### What you should do
Please retype the Galaxy S4 repair thread word for word, starting with "# Broken Galaxy" and going on through "as $60 cheapest.".

### Document text
# Broken Galaxy S4 :(



## wolfen1086 (Oct 4, 2007)

ok guys and girls its a SGHM919 rooted, unlocked running Google play rom which is ASOP based, 



I dropped it face down with an otter box on 

I need a digitizer and screen bad found them on Ebay and Amazon used in poor condition for as much as $60 cheapest.
Any body on here have an old S4 you don't want? LOL
I'm currently using a cricket HTC Desire 510 and I'd really like to skip this pos phone across the pond down the street and see if I can get 10 skips like I do some flat rocks


----------



## joeten (Dec 4, 2008)

You could try for new Where to Buy Galaxy S4 Lcd Display Online? Where Can I Buy Galaxy S4 Lcd in Bulk | DHgate.com
http://www.amazon.com/Generic-Assembly-I337-Sgh-m919-Digitizer/dp/B00KLPO8BQ
Samsung Galaxy S4 SGH-M919 Replacement Parts


----------



## wolfen1086 (Oct 4, 2007)

Thanks, my wife found one way cheaper on a parts supply place, only problem is its Blue, which is the original colors wanted anyway so 's I need now is a blue generic back  I'm also trying 's the might board parts to completely rebuild it as a GT i9505g instead of a SGHM919 since it's unlocked that way I can use the newest modes software from XDA instead of ghd stock m919 modem


----------



## joeten (Dec 4, 2008)

I can only see it on Ebay UK http://www.ebay.co.uk/sch/i.html?_o...+S4+GT+i9505g+Motherboard&ghostText=&_sacat=0


----------



## wolfen1086 (Oct 4, 2007)

Yea I looked at those, believe it or not it's actually cheaper to buy the parts cause all I need is the parts that go on the board it's actually only about 40usd cheaper though


----------



## joeten (Dec 4, 2008)

Try searching for those on ebay uk they might have something, I think it more usual to go for the board though.


----------



## wolfen1086 (Oct 4, 2007)

I've looked on UK Ebay, I've even checked in China where the things made at, so far the place in Arizona is the cheapest on the planet, probably cause not too many adults in this country want a blue phone, boys all want black and girls want pink, where they get all the white ones is beyond me lol


----------



## joeten (Dec 4, 2008)

Found some other sellers Samsung Galaxy S4 IV M919 | eBay
Samsung Galaxy S4 IV I9500 I337 I545 L720 M919 Back Cover Battery Door Blue | eBay


----------



## wolfen1086 (Oct 4, 2007)

Thanks I bookmarked those links just in case.


----------



## wolfen1086 (Oct 4, 2007)

Well I contacted otter box, they are sending a new otter box case, Tuesday when I get paid I'm ordering the digitizer and screen. and the screen digitizer assy is coning from China so I supposed the otter box could probably walk here on its own and still beat the parts LOL


----------



## joeten (Dec 4, 2008)

Sounds promising.


----------



## wolfen1086 (Oct 4, 2007)

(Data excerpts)
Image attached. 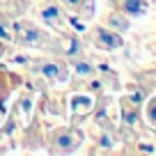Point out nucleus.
<instances>
[{
  "instance_id": "f257e3e1",
  "label": "nucleus",
  "mask_w": 156,
  "mask_h": 156,
  "mask_svg": "<svg viewBox=\"0 0 156 156\" xmlns=\"http://www.w3.org/2000/svg\"><path fill=\"white\" fill-rule=\"evenodd\" d=\"M87 37L97 48H103V51H119L124 46L122 34L110 30V28H106V25H94Z\"/></svg>"
},
{
  "instance_id": "f03ea898",
  "label": "nucleus",
  "mask_w": 156,
  "mask_h": 156,
  "mask_svg": "<svg viewBox=\"0 0 156 156\" xmlns=\"http://www.w3.org/2000/svg\"><path fill=\"white\" fill-rule=\"evenodd\" d=\"M78 136L73 129H60L51 136V151L53 154H71L78 149Z\"/></svg>"
},
{
  "instance_id": "7ed1b4c3",
  "label": "nucleus",
  "mask_w": 156,
  "mask_h": 156,
  "mask_svg": "<svg viewBox=\"0 0 156 156\" xmlns=\"http://www.w3.org/2000/svg\"><path fill=\"white\" fill-rule=\"evenodd\" d=\"M112 5V9H119L122 14H126L129 19H138V16H145L149 9V2L147 0H108Z\"/></svg>"
},
{
  "instance_id": "20e7f679",
  "label": "nucleus",
  "mask_w": 156,
  "mask_h": 156,
  "mask_svg": "<svg viewBox=\"0 0 156 156\" xmlns=\"http://www.w3.org/2000/svg\"><path fill=\"white\" fill-rule=\"evenodd\" d=\"M14 39L19 41L21 46H39L44 41V34L39 32L34 25H28V23H21L16 25V32H14Z\"/></svg>"
},
{
  "instance_id": "39448f33",
  "label": "nucleus",
  "mask_w": 156,
  "mask_h": 156,
  "mask_svg": "<svg viewBox=\"0 0 156 156\" xmlns=\"http://www.w3.org/2000/svg\"><path fill=\"white\" fill-rule=\"evenodd\" d=\"M39 16H41L44 23L53 25V28L64 23V12L60 7V2H55V0H48V2H44V5L39 7Z\"/></svg>"
},
{
  "instance_id": "423d86ee",
  "label": "nucleus",
  "mask_w": 156,
  "mask_h": 156,
  "mask_svg": "<svg viewBox=\"0 0 156 156\" xmlns=\"http://www.w3.org/2000/svg\"><path fill=\"white\" fill-rule=\"evenodd\" d=\"M39 73L44 78H48L51 83L53 80H64L67 78V73H64V64L55 62V60H41L39 62Z\"/></svg>"
},
{
  "instance_id": "0eeeda50",
  "label": "nucleus",
  "mask_w": 156,
  "mask_h": 156,
  "mask_svg": "<svg viewBox=\"0 0 156 156\" xmlns=\"http://www.w3.org/2000/svg\"><path fill=\"white\" fill-rule=\"evenodd\" d=\"M103 25H106V28H110V30H115V32H119V34H122V32H126V30H129V25H131V21H129V16H126V14H122V12H119V9H112L110 14L106 16V23H103Z\"/></svg>"
},
{
  "instance_id": "6e6552de",
  "label": "nucleus",
  "mask_w": 156,
  "mask_h": 156,
  "mask_svg": "<svg viewBox=\"0 0 156 156\" xmlns=\"http://www.w3.org/2000/svg\"><path fill=\"white\" fill-rule=\"evenodd\" d=\"M138 119H140V106H133V103L124 101V108H122V122L126 126L136 129L138 126Z\"/></svg>"
},
{
  "instance_id": "1a4fd4ad",
  "label": "nucleus",
  "mask_w": 156,
  "mask_h": 156,
  "mask_svg": "<svg viewBox=\"0 0 156 156\" xmlns=\"http://www.w3.org/2000/svg\"><path fill=\"white\" fill-rule=\"evenodd\" d=\"M73 71L78 78H92L94 76V64L85 58H76L73 60Z\"/></svg>"
},
{
  "instance_id": "9d476101",
  "label": "nucleus",
  "mask_w": 156,
  "mask_h": 156,
  "mask_svg": "<svg viewBox=\"0 0 156 156\" xmlns=\"http://www.w3.org/2000/svg\"><path fill=\"white\" fill-rule=\"evenodd\" d=\"M62 53L67 55V58H78V53H80V41H78L76 34H67V37H64Z\"/></svg>"
},
{
  "instance_id": "9b49d317",
  "label": "nucleus",
  "mask_w": 156,
  "mask_h": 156,
  "mask_svg": "<svg viewBox=\"0 0 156 156\" xmlns=\"http://www.w3.org/2000/svg\"><path fill=\"white\" fill-rule=\"evenodd\" d=\"M60 5L67 7L69 12H83V7H92V2L90 0H60Z\"/></svg>"
},
{
  "instance_id": "f8f14e48",
  "label": "nucleus",
  "mask_w": 156,
  "mask_h": 156,
  "mask_svg": "<svg viewBox=\"0 0 156 156\" xmlns=\"http://www.w3.org/2000/svg\"><path fill=\"white\" fill-rule=\"evenodd\" d=\"M0 41H14V32L2 19H0Z\"/></svg>"
},
{
  "instance_id": "ddd939ff",
  "label": "nucleus",
  "mask_w": 156,
  "mask_h": 156,
  "mask_svg": "<svg viewBox=\"0 0 156 156\" xmlns=\"http://www.w3.org/2000/svg\"><path fill=\"white\" fill-rule=\"evenodd\" d=\"M142 99H145V92H142V90H136L133 94H129V99H126V101H129V103H133V106H140V103H142Z\"/></svg>"
},
{
  "instance_id": "4468645a",
  "label": "nucleus",
  "mask_w": 156,
  "mask_h": 156,
  "mask_svg": "<svg viewBox=\"0 0 156 156\" xmlns=\"http://www.w3.org/2000/svg\"><path fill=\"white\" fill-rule=\"evenodd\" d=\"M99 145L103 147V149H112V145H115V140L110 138V133H103V136H99Z\"/></svg>"
},
{
  "instance_id": "2eb2a0df",
  "label": "nucleus",
  "mask_w": 156,
  "mask_h": 156,
  "mask_svg": "<svg viewBox=\"0 0 156 156\" xmlns=\"http://www.w3.org/2000/svg\"><path fill=\"white\" fill-rule=\"evenodd\" d=\"M147 117H149V122L156 126V99H151L149 108H147Z\"/></svg>"
},
{
  "instance_id": "dca6fc26",
  "label": "nucleus",
  "mask_w": 156,
  "mask_h": 156,
  "mask_svg": "<svg viewBox=\"0 0 156 156\" xmlns=\"http://www.w3.org/2000/svg\"><path fill=\"white\" fill-rule=\"evenodd\" d=\"M90 90H92V92H99V90H101V83H99V80H92V83H90Z\"/></svg>"
},
{
  "instance_id": "f3484780",
  "label": "nucleus",
  "mask_w": 156,
  "mask_h": 156,
  "mask_svg": "<svg viewBox=\"0 0 156 156\" xmlns=\"http://www.w3.org/2000/svg\"><path fill=\"white\" fill-rule=\"evenodd\" d=\"M0 55H2V46H0Z\"/></svg>"
},
{
  "instance_id": "a211bd4d",
  "label": "nucleus",
  "mask_w": 156,
  "mask_h": 156,
  "mask_svg": "<svg viewBox=\"0 0 156 156\" xmlns=\"http://www.w3.org/2000/svg\"><path fill=\"white\" fill-rule=\"evenodd\" d=\"M154 2H156V0H154Z\"/></svg>"
}]
</instances>
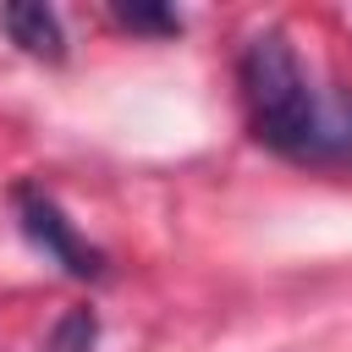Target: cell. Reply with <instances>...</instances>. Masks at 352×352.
Here are the masks:
<instances>
[{"label":"cell","instance_id":"277c9868","mask_svg":"<svg viewBox=\"0 0 352 352\" xmlns=\"http://www.w3.org/2000/svg\"><path fill=\"white\" fill-rule=\"evenodd\" d=\"M110 16H116L121 28H132V33H182V16H176V11H165V6H143V0H132V6H110Z\"/></svg>","mask_w":352,"mask_h":352},{"label":"cell","instance_id":"6da1fadb","mask_svg":"<svg viewBox=\"0 0 352 352\" xmlns=\"http://www.w3.org/2000/svg\"><path fill=\"white\" fill-rule=\"evenodd\" d=\"M253 138L297 165H352V94H319L286 33H253L236 60Z\"/></svg>","mask_w":352,"mask_h":352},{"label":"cell","instance_id":"3957f363","mask_svg":"<svg viewBox=\"0 0 352 352\" xmlns=\"http://www.w3.org/2000/svg\"><path fill=\"white\" fill-rule=\"evenodd\" d=\"M0 28L6 38L33 55V60H60L66 55V33H60V16L38 0H16V6H0Z\"/></svg>","mask_w":352,"mask_h":352},{"label":"cell","instance_id":"7a4b0ae2","mask_svg":"<svg viewBox=\"0 0 352 352\" xmlns=\"http://www.w3.org/2000/svg\"><path fill=\"white\" fill-rule=\"evenodd\" d=\"M11 204H16L22 236H28L50 264H60L72 280H99V275H104V253L77 236V226L66 220V209H60L44 187H28V182H22V187L11 192Z\"/></svg>","mask_w":352,"mask_h":352},{"label":"cell","instance_id":"5b68a950","mask_svg":"<svg viewBox=\"0 0 352 352\" xmlns=\"http://www.w3.org/2000/svg\"><path fill=\"white\" fill-rule=\"evenodd\" d=\"M94 336H99L94 314H88V308H72V314L55 324V336H50V352H94Z\"/></svg>","mask_w":352,"mask_h":352}]
</instances>
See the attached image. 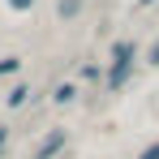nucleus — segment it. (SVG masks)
Segmentation results:
<instances>
[{
    "label": "nucleus",
    "mask_w": 159,
    "mask_h": 159,
    "mask_svg": "<svg viewBox=\"0 0 159 159\" xmlns=\"http://www.w3.org/2000/svg\"><path fill=\"white\" fill-rule=\"evenodd\" d=\"M60 142H65V129H56L52 138H48V142L39 146V155H34V159H48V155H52V151H56V146H60Z\"/></svg>",
    "instance_id": "f03ea898"
},
{
    "label": "nucleus",
    "mask_w": 159,
    "mask_h": 159,
    "mask_svg": "<svg viewBox=\"0 0 159 159\" xmlns=\"http://www.w3.org/2000/svg\"><path fill=\"white\" fill-rule=\"evenodd\" d=\"M82 9V0H60V13H78Z\"/></svg>",
    "instance_id": "20e7f679"
},
{
    "label": "nucleus",
    "mask_w": 159,
    "mask_h": 159,
    "mask_svg": "<svg viewBox=\"0 0 159 159\" xmlns=\"http://www.w3.org/2000/svg\"><path fill=\"white\" fill-rule=\"evenodd\" d=\"M129 65H133V48H129V43H120V48H116V65H112L107 86H120V82L129 78Z\"/></svg>",
    "instance_id": "f257e3e1"
},
{
    "label": "nucleus",
    "mask_w": 159,
    "mask_h": 159,
    "mask_svg": "<svg viewBox=\"0 0 159 159\" xmlns=\"http://www.w3.org/2000/svg\"><path fill=\"white\" fill-rule=\"evenodd\" d=\"M142 159H159V142H155V146H151V151H146Z\"/></svg>",
    "instance_id": "0eeeda50"
},
{
    "label": "nucleus",
    "mask_w": 159,
    "mask_h": 159,
    "mask_svg": "<svg viewBox=\"0 0 159 159\" xmlns=\"http://www.w3.org/2000/svg\"><path fill=\"white\" fill-rule=\"evenodd\" d=\"M26 95H30L26 86H17V90H13V95H9V103H13V107H17V103H26Z\"/></svg>",
    "instance_id": "7ed1b4c3"
},
{
    "label": "nucleus",
    "mask_w": 159,
    "mask_h": 159,
    "mask_svg": "<svg viewBox=\"0 0 159 159\" xmlns=\"http://www.w3.org/2000/svg\"><path fill=\"white\" fill-rule=\"evenodd\" d=\"M9 4H13V9H30L34 0H9Z\"/></svg>",
    "instance_id": "423d86ee"
},
{
    "label": "nucleus",
    "mask_w": 159,
    "mask_h": 159,
    "mask_svg": "<svg viewBox=\"0 0 159 159\" xmlns=\"http://www.w3.org/2000/svg\"><path fill=\"white\" fill-rule=\"evenodd\" d=\"M17 65H22V60H13V56H9V60H0V73H13Z\"/></svg>",
    "instance_id": "39448f33"
}]
</instances>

### Result of the exercise
# Broken Galaxy S4 :(



## wolfen1086 (Oct 4, 2007)

ok guys and girls its a SGHM919 rooted, unlocked running Google play rom which is ASOP based, 



I dropped it face down with an otter box on 

I need a digitizer and screen bad found them on Ebay and Amazon used in poor condition for as much as $60 cheapest.